New Criteria Reclassified a Subset of Patients With MDS as Having Oligo-monocytic CMML

Updated diagnostic thresholds propose redefining oligo-monocytic chronic myelomonocytic leukemia (O-CMML) as a distinct clinical entity based on an absolute monocyte count of 0.5 to 1.0 × 10⁹/L, a change that reshapes the current understanding of myelodysplastic syndrome (MDS) and CMML. 

New World Health Organization (WHO) and International Consensus Classification (ICC) 2022 guidelines propose lowering the threshold for diagnosis of CMML to an absolute monocyte count of 0.5 × 10⁹/L or higher as long as monocytes make up less than 10% of the differential count with supporting evidence of clonality, dysplasia, classical monocytosis, and/or cytopenia.^1,2 While reflecting evolving insights into hematologic disorders, these guidelines may have implications for clinical practice and complicate trial eligibility and prognostic assessment. In a recent study, Rami S. Komrokji, MD, Moffitt Cancer Center, Tampa, Florida, and colleagues interrogated the clinical and molecular features of the newly reclassified clinical subgroup O-CMML and compared them with MDS and CMML.³

The study included participants from two large molecularly annotated cohorts of patients with MDS and CMML who met the new CMML criteria but were not included in the CMML database (WHO 2017 criteria).

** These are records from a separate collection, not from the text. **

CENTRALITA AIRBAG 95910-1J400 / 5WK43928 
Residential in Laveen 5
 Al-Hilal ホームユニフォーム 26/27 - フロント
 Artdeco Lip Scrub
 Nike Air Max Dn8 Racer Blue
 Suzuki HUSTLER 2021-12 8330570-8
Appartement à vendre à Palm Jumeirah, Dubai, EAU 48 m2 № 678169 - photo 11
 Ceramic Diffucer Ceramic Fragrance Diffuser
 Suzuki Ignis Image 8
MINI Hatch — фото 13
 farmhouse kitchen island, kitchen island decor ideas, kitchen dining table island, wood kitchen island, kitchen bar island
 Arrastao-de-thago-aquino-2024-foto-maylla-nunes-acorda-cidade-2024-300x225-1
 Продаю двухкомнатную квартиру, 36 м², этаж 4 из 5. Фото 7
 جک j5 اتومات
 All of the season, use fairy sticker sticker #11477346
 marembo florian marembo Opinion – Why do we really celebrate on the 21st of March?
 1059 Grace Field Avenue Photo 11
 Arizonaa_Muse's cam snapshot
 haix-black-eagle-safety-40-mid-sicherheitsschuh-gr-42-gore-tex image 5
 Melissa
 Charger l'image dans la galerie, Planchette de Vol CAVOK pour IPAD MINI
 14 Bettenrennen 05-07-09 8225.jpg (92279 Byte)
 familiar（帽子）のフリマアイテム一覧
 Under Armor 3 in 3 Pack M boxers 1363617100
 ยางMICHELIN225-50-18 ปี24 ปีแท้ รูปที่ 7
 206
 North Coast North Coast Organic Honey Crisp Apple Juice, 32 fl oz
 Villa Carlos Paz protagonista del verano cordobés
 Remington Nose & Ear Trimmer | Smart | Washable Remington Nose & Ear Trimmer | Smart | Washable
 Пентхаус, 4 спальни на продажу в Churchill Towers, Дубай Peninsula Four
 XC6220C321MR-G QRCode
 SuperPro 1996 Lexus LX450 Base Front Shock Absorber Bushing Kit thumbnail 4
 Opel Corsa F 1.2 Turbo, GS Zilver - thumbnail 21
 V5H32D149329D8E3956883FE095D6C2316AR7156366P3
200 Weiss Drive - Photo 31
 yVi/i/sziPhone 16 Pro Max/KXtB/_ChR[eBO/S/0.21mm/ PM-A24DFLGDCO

In this comprehensive analysis of molecularly annotated cohorts, 25% of patients with MDS were reclassified as having O-CMML under the new criteria. Compared with patients who have classical dysplastic and proliferative forms of CMML, those with newly reclassified O-CMML demonstrated a genomic landscape more akin to that of MDS, including higher TP53 and DNMT3A mutation frequencies. Notably, SF3B1 mutations were enriched in newly reclassified O-CMML, appearing in 29% of cases, and outcomes for these patients were closer to MDS-SF3B1 than CMML-SF3B1. Clinical outcomes for patients with newly reclassified O-CMML revealed intermediate features between MDS and CMML. Acute myeloid leukemia transformation rates were 20% for O-CMML, compared with 30% for MDS and 28% for proliferative CMML, with worse outcomes for patients with O-CMML relative to MDS (hazard ratio [HR], 1.2) but better outcomes compared with dysplastic CMML (HR, 1.3) and proliferative CMML (HR, 1.87).

Dr. Komrokji summarized: “The findings highlight the challenges of accurately classifying hematologic disorders. Including O-CMML as CMML could potentially complicate treatment strategies and trial design, particularly given the distinct molecular and clinical profiles.” Limitations of the study, including its retrospective nature and lack of longitudinal monocyte subset data, emphasize the need for further research.

References

1. Arber DA, Orazi A, Hasserjian R, et al. International consensus classification of myeloid neoplasms and acute leukemias: integrating morphologic, clinical, and genomic data. Blood. 2022;140(11):1200–1228. doi: 10.1182/blood.2022015850
2. Alaggio R, Amador C, Anagnostopoulos I, et al. The 5th edition of the World Health Organization Classification of Haematolymphoid Tumours: Lymphoid Neoplasms. Leukemia. 2022;36:1703–1719. doi: 10.1038/s41375-022-01620-2
3. Komrokji RS, Komrokji Z, Al Ali NH, et al. CMML is in the eye of the Be_WHO_Lder: interrogating the newly proposed entity of oligomonocytic chronic myelomonocytic leukemia (O-CMML): MDS or CMML? Abstract #1004. Presented at the American Society of Hematology Annual Meeting; December 7-10, 2024; San Diego, California.